M. LEGER: Qu'est-ce que le ministre veut dire par support juridique?

M. CLOUTIER: ... les principes de la réglementation dans les secteurs que je vous ai décrits.

M. LEGER: C'est une question que je pose au ministre.

M. CLOUTIER: Mais jusqu'ici, nous n'avons eu que des motions et je vous ai dis ce que j'en pensais.

M. BURNS: C'est parfaitement dans l'ordre et cela se fait régulièrement, toujours, souvent...

M. BOURASSA: L'article 1.

M. BURNS: M. le Président, cela se fait...

M. CLOUTIER: Donnez-nous une bonne raison pour laquelle vous voulez éviter le débat sur l'article 1.

M. BOURASSA: Pourquoi? Qu'est-ce qui vous fait peur?

M. BURNS: Ce n'est pas cela. On n'a pas peur à l'article 1.

M. BOURASSA: C'est dans votre programme.

M. BURNS: Pensez-vous...

M. BOURASSA: Pourquoi ne voulez-vous pas l'adopter?

M. BURNS: ... que décemment vous aurez la possibilité, à 11 h 55, de discuter...

M. BOURASSA: Mais pourquoi depuis...

M. BEDARD (Chicoutimi): Ils sont traumatisés par...

M. BURNS: ... le fond de l'article 1?

M. CLOUTIER: On a commencé à 11 heures.

M. BOURASSA: Huit heures de débat.

M. CLOUTIER: ... jusqu'à six heures plus trois heures, cela fait neuf heures.

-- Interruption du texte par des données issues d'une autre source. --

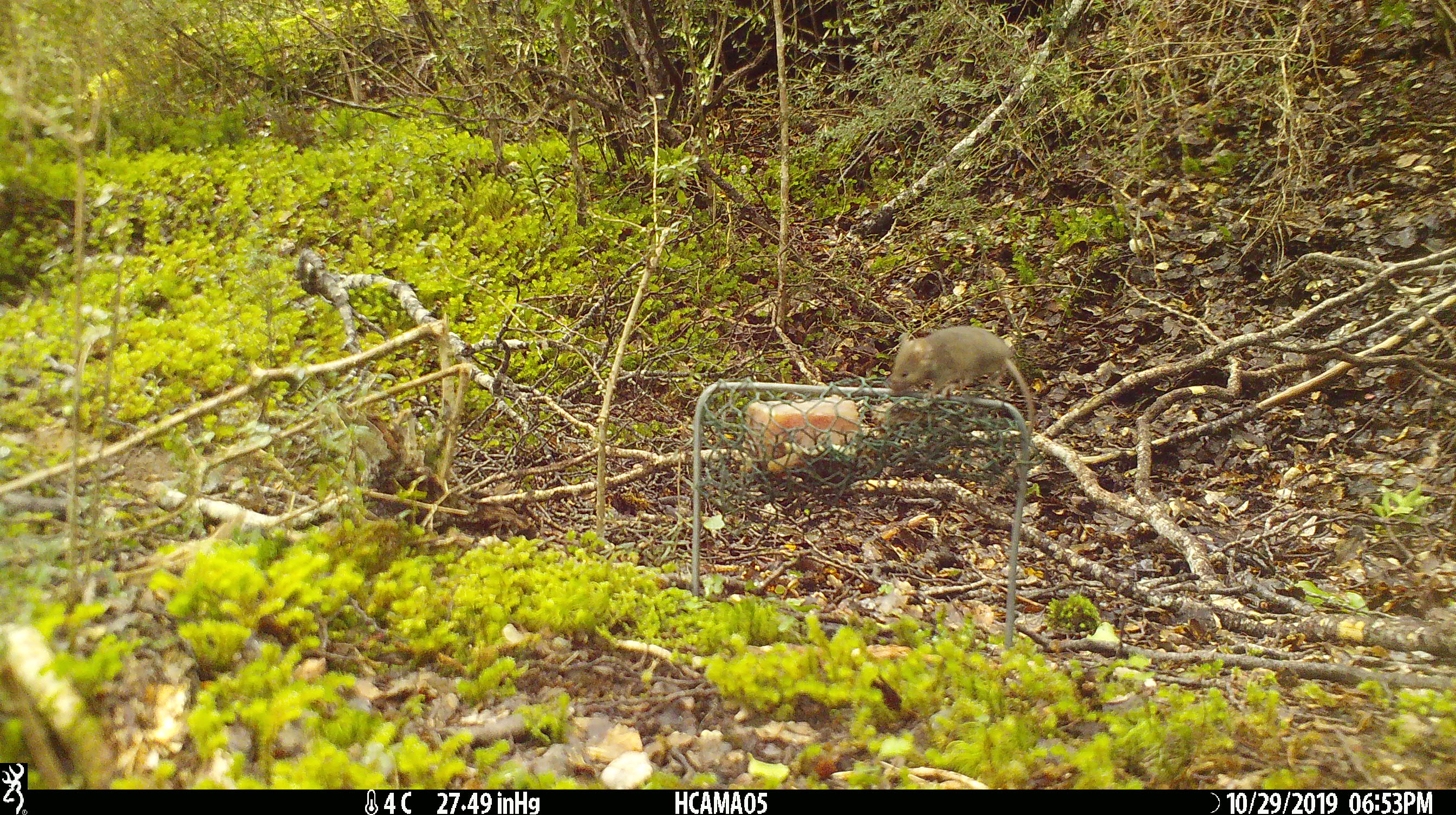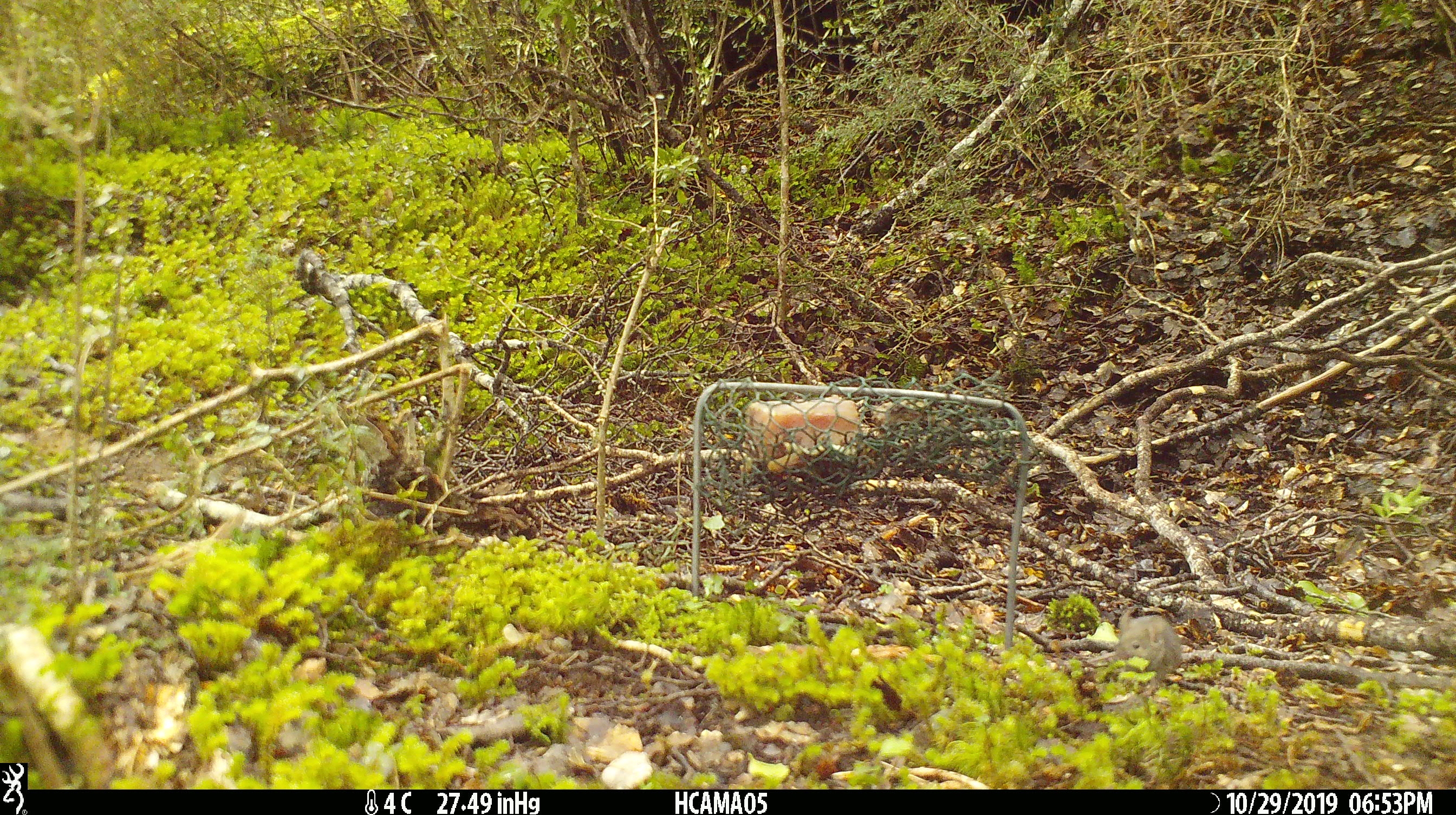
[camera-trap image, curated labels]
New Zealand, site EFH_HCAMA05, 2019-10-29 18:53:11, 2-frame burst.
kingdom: Animalia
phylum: Chordata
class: Mammalia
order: Rodentia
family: Muridae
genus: Mus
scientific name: Mus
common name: mouse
Mouse (Mus).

M. BOURASSA: Huit heures, en tout.

M. CLOUTIER: Non. Cela fait dix heures de débat.

M. BOURASSA: Quatre, trois...

M. CLOUTIER: Non. C'est vrai. J'oubliais...

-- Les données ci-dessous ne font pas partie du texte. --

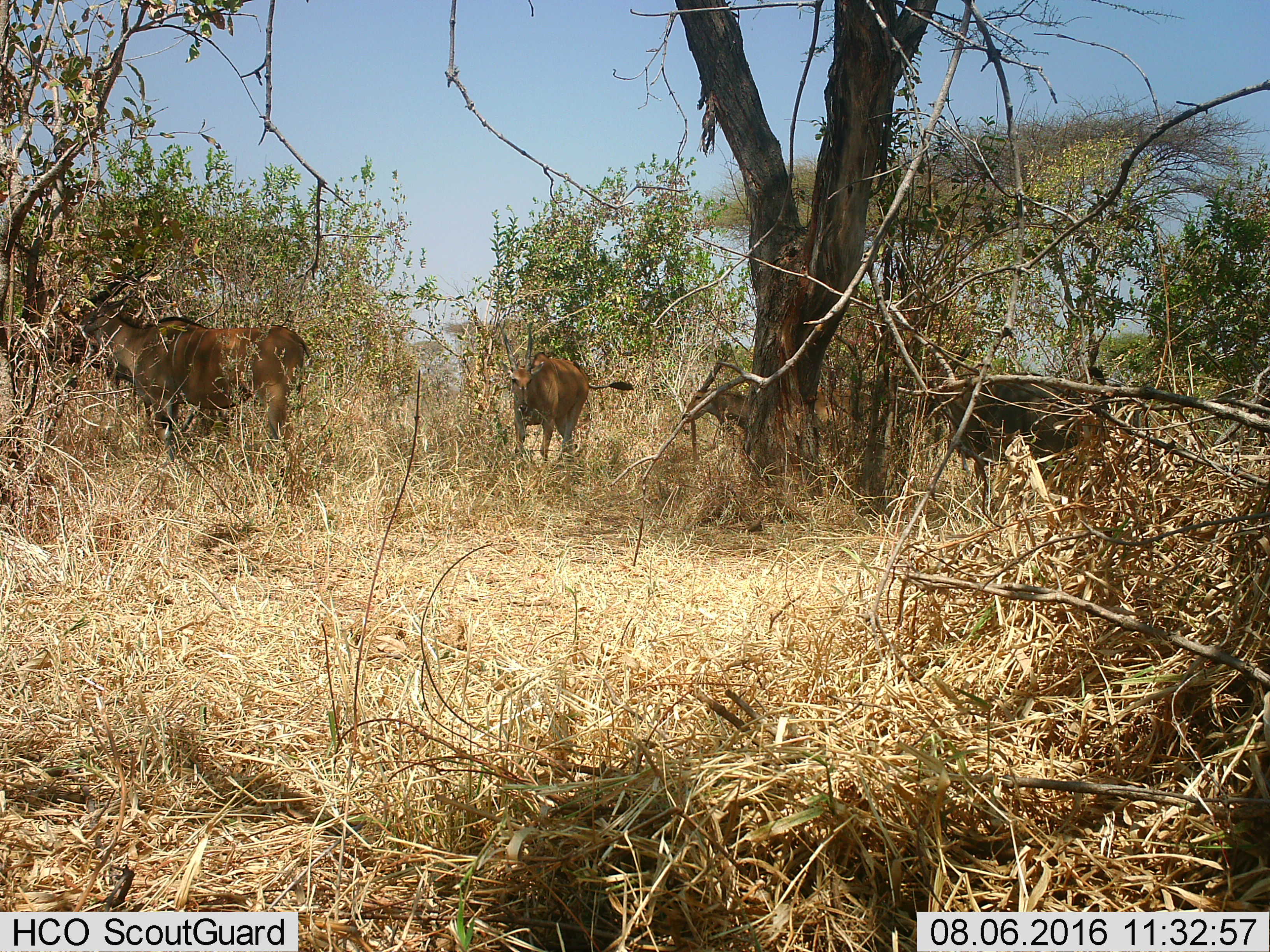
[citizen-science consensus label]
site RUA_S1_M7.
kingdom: Animalia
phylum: Chordata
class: Mammalia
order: Artiodactyla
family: Bovidae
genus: Tragelaphus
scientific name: Tragelaphus oryx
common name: eland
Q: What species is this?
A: Eland (Tragelaphus oryx).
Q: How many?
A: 4.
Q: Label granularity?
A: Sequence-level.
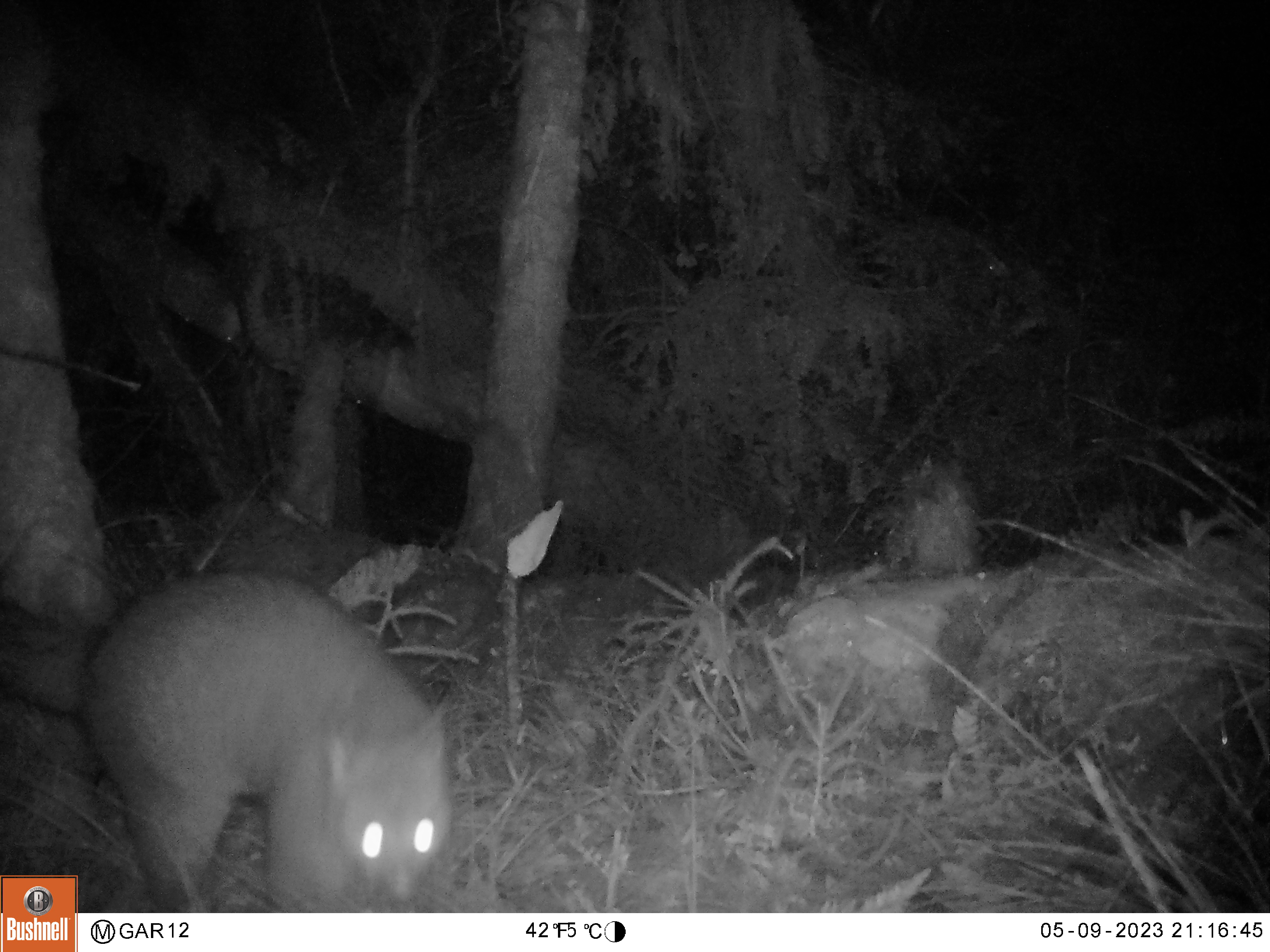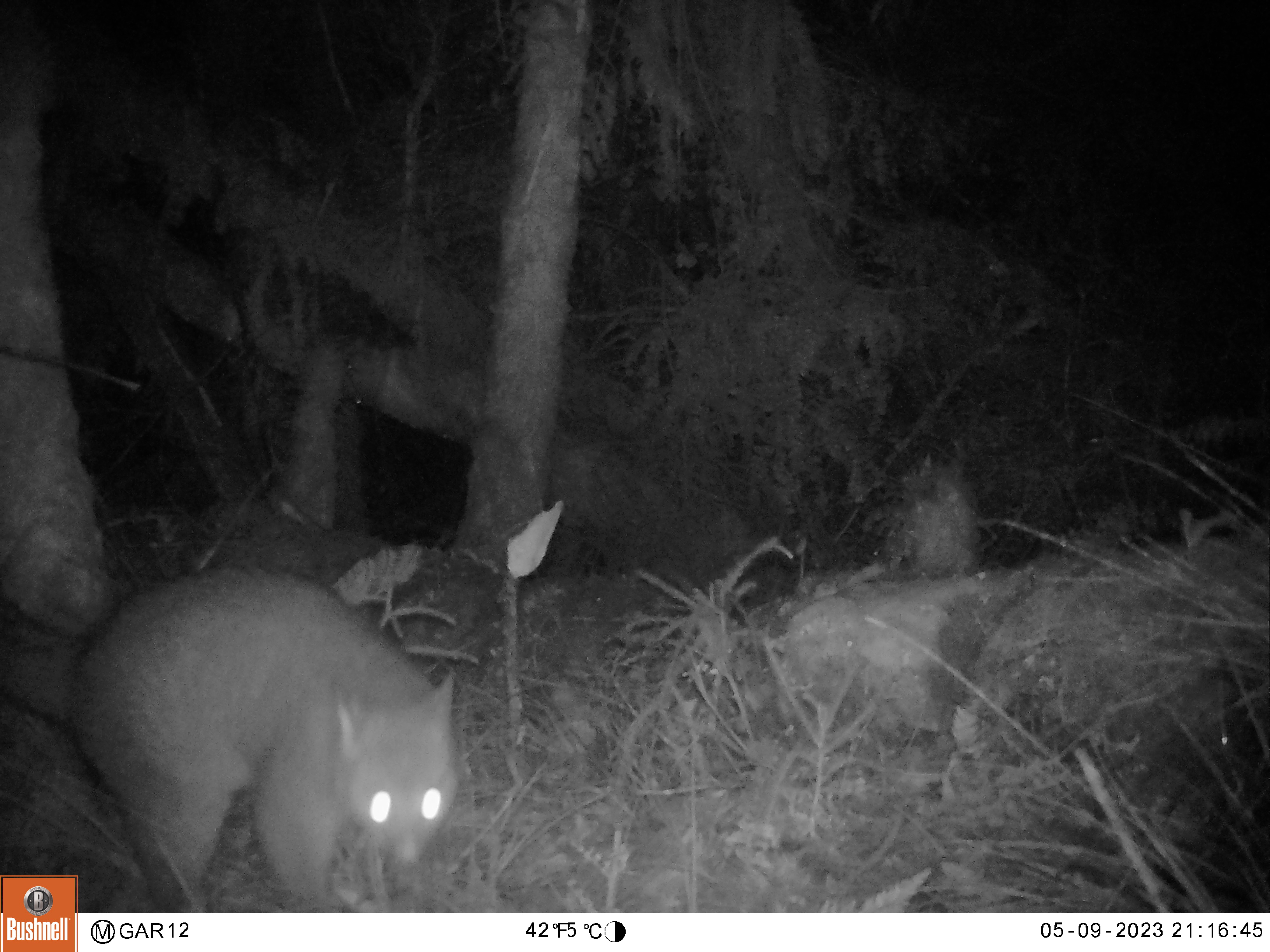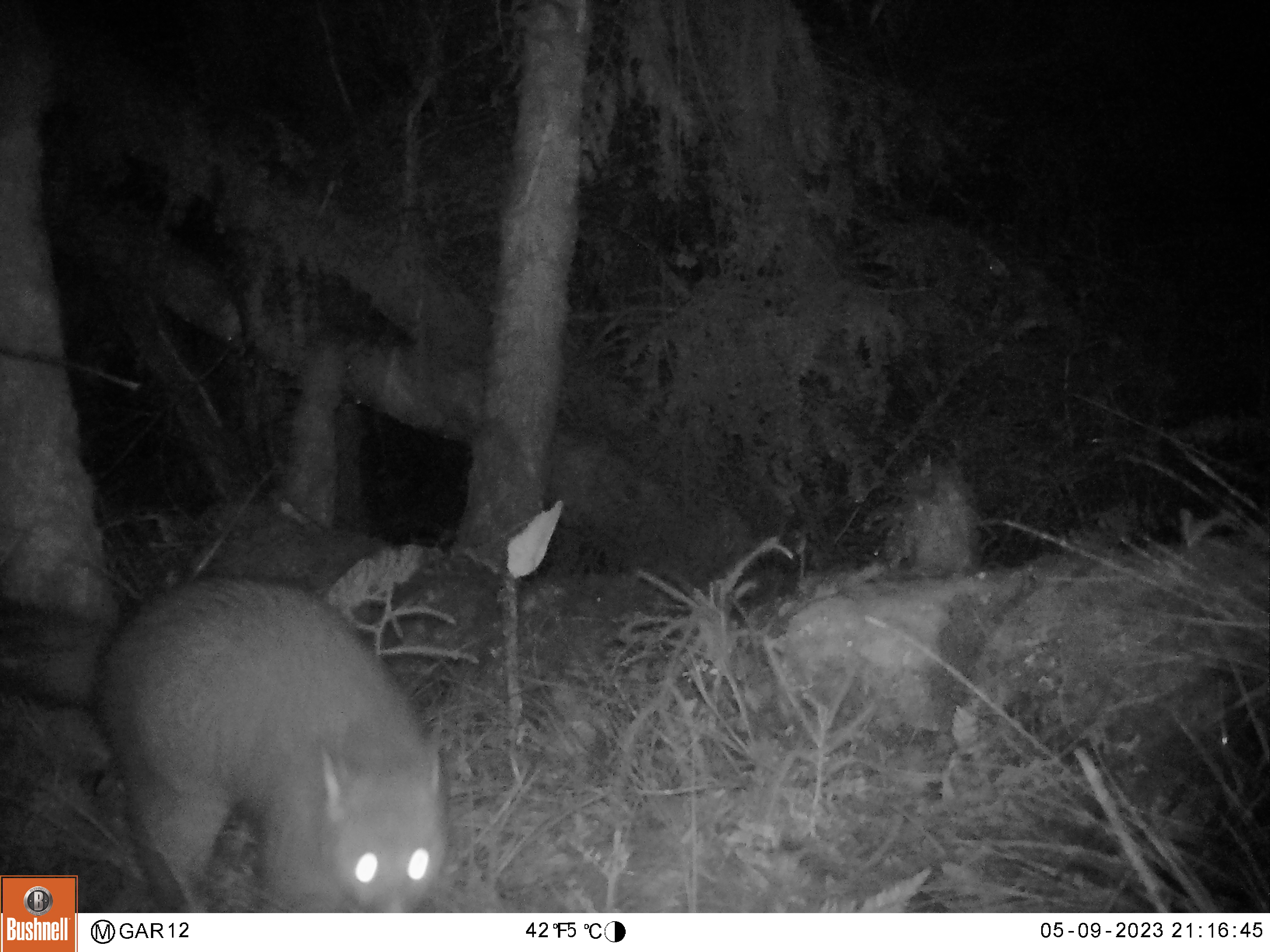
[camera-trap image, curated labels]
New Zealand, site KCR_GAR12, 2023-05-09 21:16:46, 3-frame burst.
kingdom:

M. BOURASSA: Huit heures de débat. M. CLOUTIER: Cela m'a paru dix heures.

M. BOURASSA: Pourquoi ne voulez-vous pas discuter de l'article 1?

M. BURNS: On veut en discuter. On veut avoir tous les éléments dans les mains.

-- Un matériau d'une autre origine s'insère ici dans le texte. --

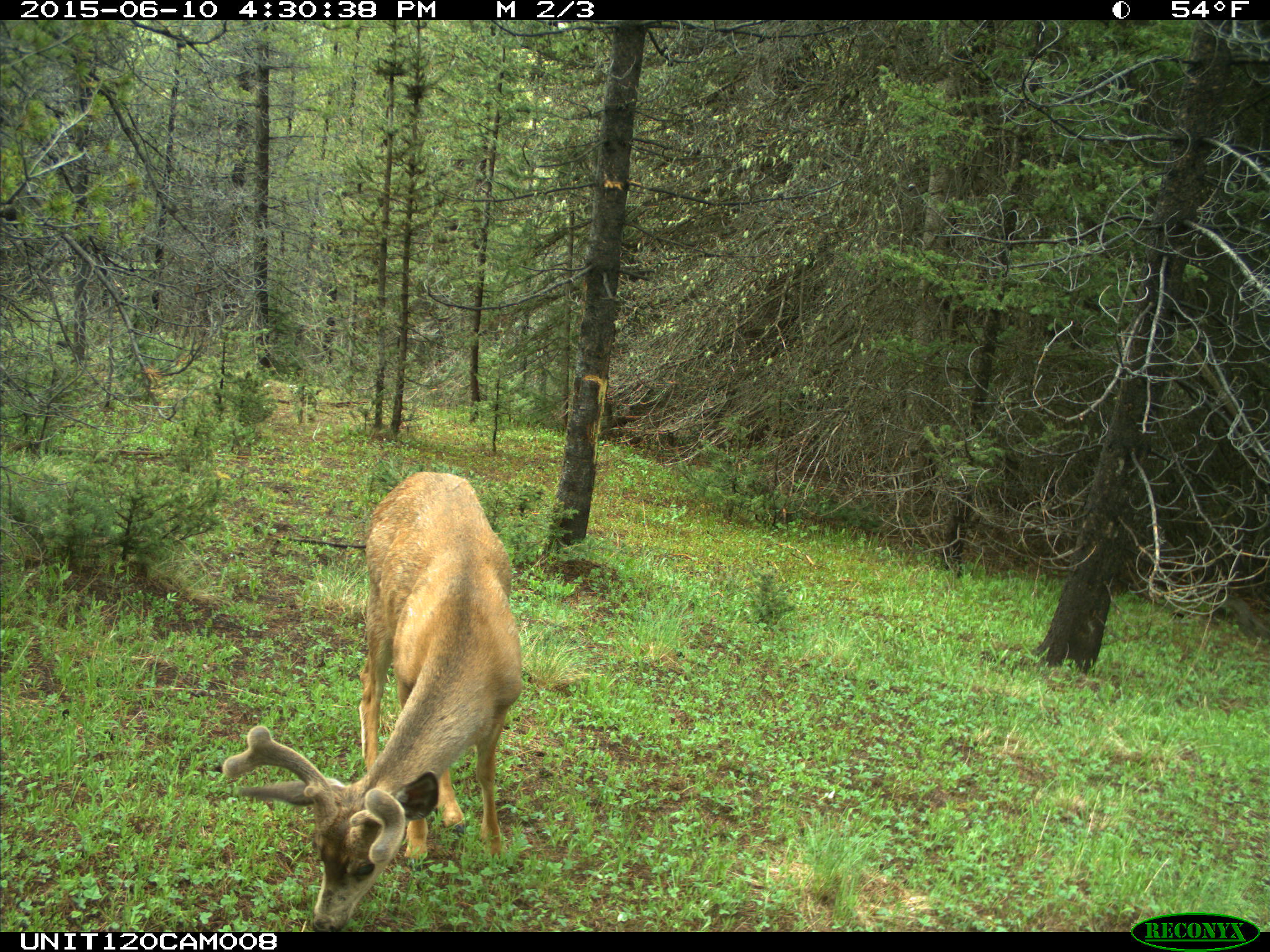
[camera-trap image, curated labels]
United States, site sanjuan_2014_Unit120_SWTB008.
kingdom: Animalia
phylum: Chordata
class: Mammalia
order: Artiodactyla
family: Cervidae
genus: Odocoileus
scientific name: Odocoileus hemionus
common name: mule deer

M. BOURASSA: C'est dans votre programme, l'article 1, le français, la langue officielle au Québec.

M. BURNS: C'est parce que je ne jouerai pas aux cartes avec vous, M. le premier ministre, si vous me dites: C'est le pique qui est atout et que vous gardez tout le pique pour vous.

M. BOURASSA: Non. Vous avez mis toutes vos cartes sur la table en dévoilant votre contreprojet linguistique.

M. BEDARD (Chicoutimi): Mettez vos cartes sur la table.

M. BURNS: Mettez vos cartes sur la table, vous autres aussi.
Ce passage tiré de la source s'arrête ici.